= Aufgabenstellungen =
a) Nennen Sie jede im Text zur Tatra-Geschichte angegebene Jahreszahl, jede davon nur einmal.
b) Wie viele Exemplare des 613 wurden laut dem Text zur Tatra-Geschichte gebaut?

= Bereitgestellter Text =
---+---

1897, elf Jahre nach Carl Benz' Patent-Motorwagen, bauen sie im mährischen Nesselsdorf den "Präsident". Es ist die Zeit der großen Auto-Pioniere, und einer der Größten unter ihnen heuert 1897 in der Nesselsdorfer Wagenbau-Fabriks-Gesellschaft an: Hans Ledwinka. Hier entwickelt er den revolutionären Tatra 11 mit verwindungsfreiem Zentralrohrträger und den Volksauto-Prototyp V 570, von dem sich Ferdinand Porsche den KdF-Wagen abguckt und dabei Patente verletzt. In den Zwischenkriegsjahren baut Tatra erstmals luftgekühlte V8 und das erste Auto mit aerodynamischer Karosserie überhaupt, den T77. Pech für den Erfinder: Ledwinka gerät im Krieg auf die falsche Seite, landet als Kollaborateur der Nazis im Knast. Wieder frei, kehrt er nicht zu Tatra zurück und stirbt 1967 in München. Tatra hält indes auch im Sozialismus an Ledwinkas Ideen fest und nimmt 1956 die Produktion des Luxus-Pkw 603 auf. 1968, im Jahr des Prager Frühlings, beginnt die Entwicklung des 613 mit Vignale-Karosserie, von dem Tatra 8965 Exemplare in fünf Serien baut. Seit dem Auslaufen des 700 im Jahr 1999 ist Tatra reiner Lkw-Hersteller.

---+---

[Auszug aus dem Datensatz]
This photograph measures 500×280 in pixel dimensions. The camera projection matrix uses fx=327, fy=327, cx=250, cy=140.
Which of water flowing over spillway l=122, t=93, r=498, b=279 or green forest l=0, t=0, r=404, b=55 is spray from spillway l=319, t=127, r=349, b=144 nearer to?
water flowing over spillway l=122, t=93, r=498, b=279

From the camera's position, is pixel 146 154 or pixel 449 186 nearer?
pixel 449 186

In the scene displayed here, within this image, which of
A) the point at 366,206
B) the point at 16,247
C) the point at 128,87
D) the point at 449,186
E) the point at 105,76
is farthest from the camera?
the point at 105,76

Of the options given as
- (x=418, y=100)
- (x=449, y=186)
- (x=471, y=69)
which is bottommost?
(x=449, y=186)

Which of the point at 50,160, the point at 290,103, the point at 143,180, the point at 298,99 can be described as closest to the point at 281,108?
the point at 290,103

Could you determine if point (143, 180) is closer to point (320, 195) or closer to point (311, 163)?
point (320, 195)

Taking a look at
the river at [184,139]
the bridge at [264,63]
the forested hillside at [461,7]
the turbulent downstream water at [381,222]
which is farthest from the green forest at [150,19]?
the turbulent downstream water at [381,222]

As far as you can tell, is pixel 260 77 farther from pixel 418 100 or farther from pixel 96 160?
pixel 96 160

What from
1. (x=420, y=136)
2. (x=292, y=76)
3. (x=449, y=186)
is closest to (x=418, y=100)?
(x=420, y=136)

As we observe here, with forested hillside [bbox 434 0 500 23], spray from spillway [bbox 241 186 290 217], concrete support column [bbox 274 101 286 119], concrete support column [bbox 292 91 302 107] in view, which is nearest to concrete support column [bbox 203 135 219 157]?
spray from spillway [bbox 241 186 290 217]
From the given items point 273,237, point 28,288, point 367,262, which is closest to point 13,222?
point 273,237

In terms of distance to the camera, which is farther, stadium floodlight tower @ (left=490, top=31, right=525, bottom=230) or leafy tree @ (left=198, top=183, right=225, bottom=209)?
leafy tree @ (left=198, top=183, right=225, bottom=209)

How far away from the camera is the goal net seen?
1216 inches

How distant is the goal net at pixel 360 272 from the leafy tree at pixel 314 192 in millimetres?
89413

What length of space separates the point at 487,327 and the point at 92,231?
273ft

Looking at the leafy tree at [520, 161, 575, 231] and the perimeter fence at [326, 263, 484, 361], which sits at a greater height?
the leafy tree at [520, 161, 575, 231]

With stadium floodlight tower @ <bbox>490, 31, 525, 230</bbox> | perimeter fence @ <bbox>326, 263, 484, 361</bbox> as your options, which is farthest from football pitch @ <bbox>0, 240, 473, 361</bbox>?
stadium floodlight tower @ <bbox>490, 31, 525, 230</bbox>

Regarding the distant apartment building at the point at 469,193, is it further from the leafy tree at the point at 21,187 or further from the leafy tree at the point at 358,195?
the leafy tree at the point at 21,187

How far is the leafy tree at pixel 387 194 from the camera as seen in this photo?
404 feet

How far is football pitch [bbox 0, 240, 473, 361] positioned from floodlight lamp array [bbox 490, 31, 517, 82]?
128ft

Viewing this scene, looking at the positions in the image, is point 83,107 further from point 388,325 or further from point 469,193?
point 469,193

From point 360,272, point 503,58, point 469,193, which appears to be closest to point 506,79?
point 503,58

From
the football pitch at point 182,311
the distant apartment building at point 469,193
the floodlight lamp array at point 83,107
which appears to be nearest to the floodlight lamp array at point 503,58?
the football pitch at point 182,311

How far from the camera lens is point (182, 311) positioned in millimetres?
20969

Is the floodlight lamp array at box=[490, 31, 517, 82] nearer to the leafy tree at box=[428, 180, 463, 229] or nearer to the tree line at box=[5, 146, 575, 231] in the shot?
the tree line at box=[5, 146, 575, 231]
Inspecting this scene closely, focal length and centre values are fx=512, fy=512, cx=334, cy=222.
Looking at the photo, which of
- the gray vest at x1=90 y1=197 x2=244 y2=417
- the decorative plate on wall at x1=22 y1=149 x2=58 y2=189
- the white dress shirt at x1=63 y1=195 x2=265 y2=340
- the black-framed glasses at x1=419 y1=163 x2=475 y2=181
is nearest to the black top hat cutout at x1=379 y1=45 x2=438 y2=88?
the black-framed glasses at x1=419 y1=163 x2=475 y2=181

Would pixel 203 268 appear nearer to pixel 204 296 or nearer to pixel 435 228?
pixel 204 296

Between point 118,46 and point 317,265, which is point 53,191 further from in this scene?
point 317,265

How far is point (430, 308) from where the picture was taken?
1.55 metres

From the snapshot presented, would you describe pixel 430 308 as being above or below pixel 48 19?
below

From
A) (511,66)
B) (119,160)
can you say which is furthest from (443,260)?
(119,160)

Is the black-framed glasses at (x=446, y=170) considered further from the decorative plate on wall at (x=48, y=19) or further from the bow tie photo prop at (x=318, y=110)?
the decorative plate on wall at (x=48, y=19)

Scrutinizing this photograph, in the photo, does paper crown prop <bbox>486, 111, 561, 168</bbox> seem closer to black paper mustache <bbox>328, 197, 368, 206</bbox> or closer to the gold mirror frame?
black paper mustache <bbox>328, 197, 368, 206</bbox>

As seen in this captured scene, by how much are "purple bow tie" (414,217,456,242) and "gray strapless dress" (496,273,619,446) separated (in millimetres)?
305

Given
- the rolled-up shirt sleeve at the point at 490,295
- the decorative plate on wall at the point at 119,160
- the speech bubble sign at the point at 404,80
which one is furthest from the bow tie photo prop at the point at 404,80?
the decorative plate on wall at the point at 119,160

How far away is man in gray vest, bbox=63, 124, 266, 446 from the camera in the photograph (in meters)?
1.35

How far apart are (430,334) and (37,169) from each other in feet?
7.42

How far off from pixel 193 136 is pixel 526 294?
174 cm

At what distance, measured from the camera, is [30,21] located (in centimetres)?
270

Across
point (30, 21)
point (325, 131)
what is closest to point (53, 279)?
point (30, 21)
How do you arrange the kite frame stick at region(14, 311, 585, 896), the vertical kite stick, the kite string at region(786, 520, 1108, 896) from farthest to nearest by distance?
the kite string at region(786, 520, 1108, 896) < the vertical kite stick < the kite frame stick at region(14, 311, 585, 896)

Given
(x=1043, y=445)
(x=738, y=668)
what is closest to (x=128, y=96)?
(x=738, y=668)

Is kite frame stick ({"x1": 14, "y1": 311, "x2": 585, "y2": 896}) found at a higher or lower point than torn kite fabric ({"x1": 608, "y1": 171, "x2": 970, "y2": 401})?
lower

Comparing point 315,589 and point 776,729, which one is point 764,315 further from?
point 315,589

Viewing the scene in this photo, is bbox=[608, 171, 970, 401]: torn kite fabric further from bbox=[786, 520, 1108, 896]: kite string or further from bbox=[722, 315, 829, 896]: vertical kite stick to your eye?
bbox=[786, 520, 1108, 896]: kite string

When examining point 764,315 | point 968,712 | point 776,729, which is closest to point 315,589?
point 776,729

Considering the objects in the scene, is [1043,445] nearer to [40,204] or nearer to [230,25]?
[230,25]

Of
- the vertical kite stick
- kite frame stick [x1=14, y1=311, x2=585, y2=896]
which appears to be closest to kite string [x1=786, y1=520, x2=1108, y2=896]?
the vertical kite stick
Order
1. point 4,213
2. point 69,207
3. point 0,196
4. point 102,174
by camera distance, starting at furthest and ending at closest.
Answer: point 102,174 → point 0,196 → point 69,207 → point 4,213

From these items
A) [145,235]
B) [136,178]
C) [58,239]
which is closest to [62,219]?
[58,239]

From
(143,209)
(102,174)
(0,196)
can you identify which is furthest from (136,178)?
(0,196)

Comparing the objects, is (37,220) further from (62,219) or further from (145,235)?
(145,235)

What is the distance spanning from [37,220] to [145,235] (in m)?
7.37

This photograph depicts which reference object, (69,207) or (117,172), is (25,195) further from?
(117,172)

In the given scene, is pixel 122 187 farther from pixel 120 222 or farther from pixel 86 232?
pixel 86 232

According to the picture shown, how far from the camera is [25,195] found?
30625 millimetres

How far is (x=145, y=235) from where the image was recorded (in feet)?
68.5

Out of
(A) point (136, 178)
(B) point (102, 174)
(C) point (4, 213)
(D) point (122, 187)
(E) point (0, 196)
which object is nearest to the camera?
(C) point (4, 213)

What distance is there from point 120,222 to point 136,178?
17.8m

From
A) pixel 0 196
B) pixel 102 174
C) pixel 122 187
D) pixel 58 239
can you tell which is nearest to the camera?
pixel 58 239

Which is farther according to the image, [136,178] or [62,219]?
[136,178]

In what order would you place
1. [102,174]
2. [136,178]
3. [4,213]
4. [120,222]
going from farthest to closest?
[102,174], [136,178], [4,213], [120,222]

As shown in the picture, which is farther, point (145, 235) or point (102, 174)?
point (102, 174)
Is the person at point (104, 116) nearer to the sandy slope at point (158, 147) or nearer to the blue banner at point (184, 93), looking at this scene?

---+---

= Lösungen der Aufgaben =
a) 1897, 1956, 1967, 1968, 1999

b) 8965 Exemplare in fünf Serien.